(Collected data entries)

————————

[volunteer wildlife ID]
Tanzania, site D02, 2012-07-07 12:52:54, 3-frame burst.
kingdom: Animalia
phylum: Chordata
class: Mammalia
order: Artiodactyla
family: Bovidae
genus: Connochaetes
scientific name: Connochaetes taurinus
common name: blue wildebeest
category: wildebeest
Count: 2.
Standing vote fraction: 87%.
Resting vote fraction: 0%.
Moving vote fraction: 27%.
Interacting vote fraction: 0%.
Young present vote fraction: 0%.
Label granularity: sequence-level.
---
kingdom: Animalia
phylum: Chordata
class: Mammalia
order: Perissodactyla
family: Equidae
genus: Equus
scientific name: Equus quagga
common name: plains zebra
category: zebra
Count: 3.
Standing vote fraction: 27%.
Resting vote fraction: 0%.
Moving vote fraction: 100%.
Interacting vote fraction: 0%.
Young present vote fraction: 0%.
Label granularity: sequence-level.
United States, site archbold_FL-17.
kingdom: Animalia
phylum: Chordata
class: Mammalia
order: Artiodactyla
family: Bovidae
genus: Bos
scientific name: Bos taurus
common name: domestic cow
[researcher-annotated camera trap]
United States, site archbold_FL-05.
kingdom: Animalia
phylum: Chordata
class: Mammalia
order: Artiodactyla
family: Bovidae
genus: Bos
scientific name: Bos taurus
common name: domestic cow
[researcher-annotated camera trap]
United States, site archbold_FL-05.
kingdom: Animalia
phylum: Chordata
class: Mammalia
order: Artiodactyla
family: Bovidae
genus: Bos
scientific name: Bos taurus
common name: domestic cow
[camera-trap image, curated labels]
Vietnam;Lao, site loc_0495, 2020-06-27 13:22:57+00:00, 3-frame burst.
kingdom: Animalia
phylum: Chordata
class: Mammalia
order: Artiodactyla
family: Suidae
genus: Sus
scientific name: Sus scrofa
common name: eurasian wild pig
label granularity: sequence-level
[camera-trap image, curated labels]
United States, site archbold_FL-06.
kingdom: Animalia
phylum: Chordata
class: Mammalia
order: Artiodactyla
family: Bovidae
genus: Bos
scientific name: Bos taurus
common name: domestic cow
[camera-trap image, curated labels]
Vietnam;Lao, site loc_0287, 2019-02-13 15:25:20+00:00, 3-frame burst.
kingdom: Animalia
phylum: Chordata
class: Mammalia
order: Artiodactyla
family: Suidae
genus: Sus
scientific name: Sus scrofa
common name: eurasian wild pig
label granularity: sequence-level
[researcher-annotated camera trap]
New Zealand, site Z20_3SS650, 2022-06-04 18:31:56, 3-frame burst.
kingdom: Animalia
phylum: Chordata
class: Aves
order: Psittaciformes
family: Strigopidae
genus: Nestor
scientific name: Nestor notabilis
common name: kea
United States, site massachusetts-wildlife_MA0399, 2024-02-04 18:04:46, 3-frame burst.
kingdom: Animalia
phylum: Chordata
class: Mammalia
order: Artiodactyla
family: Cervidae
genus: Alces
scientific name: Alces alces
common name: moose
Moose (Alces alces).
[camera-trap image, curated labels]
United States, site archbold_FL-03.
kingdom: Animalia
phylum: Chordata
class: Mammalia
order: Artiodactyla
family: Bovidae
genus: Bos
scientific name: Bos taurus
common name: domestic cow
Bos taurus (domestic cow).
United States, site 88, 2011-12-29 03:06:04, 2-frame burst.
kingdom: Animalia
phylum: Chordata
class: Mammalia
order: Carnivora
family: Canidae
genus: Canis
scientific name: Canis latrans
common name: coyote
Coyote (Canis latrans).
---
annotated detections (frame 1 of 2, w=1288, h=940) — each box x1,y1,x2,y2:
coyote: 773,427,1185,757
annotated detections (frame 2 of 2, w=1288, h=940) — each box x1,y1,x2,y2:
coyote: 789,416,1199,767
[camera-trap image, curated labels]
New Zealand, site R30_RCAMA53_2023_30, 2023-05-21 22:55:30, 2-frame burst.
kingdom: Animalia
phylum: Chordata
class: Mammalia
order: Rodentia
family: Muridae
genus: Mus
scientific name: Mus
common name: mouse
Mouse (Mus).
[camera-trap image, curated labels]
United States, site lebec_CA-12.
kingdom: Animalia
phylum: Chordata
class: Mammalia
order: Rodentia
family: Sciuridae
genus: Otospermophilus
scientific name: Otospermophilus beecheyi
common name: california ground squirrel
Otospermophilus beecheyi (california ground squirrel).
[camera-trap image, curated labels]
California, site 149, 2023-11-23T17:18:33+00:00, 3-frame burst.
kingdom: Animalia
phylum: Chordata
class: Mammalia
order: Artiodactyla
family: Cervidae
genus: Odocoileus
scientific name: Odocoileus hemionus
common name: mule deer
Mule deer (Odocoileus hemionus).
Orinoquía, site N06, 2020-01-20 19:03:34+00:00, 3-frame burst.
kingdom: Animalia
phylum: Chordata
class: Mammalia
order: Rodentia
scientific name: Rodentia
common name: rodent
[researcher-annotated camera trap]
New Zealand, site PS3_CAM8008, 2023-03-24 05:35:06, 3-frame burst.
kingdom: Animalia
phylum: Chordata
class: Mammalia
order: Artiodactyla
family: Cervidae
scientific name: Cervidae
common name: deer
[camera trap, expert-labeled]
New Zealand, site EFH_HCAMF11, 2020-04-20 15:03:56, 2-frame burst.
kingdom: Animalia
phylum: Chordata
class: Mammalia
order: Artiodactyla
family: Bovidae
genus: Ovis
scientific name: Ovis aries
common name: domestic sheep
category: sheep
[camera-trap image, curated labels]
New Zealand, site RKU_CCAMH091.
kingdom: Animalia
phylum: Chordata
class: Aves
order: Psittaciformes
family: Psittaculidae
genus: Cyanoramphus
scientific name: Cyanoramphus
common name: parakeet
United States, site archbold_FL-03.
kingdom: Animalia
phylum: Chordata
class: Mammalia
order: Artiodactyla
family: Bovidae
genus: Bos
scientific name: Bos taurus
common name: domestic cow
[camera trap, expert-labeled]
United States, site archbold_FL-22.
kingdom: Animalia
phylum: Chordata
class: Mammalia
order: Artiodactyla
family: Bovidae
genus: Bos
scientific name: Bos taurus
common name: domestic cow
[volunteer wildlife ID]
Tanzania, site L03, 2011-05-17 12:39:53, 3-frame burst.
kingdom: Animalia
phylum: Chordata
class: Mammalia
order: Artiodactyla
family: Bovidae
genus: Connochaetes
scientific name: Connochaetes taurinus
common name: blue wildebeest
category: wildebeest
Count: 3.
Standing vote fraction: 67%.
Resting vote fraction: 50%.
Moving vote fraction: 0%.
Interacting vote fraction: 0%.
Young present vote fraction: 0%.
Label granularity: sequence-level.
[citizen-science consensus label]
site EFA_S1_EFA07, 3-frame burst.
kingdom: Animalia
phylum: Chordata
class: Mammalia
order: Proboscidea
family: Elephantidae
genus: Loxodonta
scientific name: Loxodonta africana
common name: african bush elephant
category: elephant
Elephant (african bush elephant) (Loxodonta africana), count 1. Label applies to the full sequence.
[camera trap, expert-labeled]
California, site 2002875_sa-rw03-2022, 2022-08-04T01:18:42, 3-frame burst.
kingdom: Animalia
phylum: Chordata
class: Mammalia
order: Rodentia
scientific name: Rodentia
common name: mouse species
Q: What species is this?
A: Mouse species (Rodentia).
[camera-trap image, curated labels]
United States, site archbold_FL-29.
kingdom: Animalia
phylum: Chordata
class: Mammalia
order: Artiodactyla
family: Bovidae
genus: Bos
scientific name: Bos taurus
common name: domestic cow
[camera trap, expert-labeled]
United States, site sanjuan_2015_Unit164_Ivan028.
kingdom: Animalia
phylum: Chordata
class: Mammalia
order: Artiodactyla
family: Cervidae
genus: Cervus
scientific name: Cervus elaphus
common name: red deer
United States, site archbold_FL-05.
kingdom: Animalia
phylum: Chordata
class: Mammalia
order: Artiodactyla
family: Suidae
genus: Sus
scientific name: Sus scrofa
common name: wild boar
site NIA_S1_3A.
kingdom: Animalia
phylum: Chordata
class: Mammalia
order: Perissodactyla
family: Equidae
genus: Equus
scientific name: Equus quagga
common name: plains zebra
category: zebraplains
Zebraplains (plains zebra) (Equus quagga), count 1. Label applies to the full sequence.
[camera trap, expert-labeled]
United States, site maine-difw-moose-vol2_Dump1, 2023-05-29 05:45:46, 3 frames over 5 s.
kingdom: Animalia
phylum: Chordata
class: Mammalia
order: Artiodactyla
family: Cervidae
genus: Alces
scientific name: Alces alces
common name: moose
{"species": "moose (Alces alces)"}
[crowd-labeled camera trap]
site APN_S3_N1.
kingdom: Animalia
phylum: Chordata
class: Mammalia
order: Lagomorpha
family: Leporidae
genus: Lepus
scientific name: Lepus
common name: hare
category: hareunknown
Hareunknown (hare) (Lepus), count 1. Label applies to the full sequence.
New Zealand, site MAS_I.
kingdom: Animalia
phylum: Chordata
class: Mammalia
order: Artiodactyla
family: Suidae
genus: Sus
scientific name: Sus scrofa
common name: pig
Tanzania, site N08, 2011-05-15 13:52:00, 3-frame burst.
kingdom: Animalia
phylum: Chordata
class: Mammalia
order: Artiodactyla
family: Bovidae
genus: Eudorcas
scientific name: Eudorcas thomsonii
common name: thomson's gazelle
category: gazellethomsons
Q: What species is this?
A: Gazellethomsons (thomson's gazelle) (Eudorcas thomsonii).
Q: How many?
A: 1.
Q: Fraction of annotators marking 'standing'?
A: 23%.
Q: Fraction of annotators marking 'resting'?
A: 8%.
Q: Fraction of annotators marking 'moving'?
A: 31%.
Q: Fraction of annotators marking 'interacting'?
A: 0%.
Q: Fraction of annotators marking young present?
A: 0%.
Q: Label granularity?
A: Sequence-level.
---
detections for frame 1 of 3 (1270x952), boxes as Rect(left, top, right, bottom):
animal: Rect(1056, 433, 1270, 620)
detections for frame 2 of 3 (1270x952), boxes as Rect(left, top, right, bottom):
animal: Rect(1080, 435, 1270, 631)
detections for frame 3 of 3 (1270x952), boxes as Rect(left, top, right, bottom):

————————

Search the entries for the word "Tanzania". Copy each line where it appears.

Tanzania, site D02, 2012-07-07 12:52:54, 3-frame burst.
Tanzania, site L03, 2011-05-17 12:39:53, 3-frame burst.
Tanzania, site N08, 2011-05-15 13:52:00, 3-frame burst.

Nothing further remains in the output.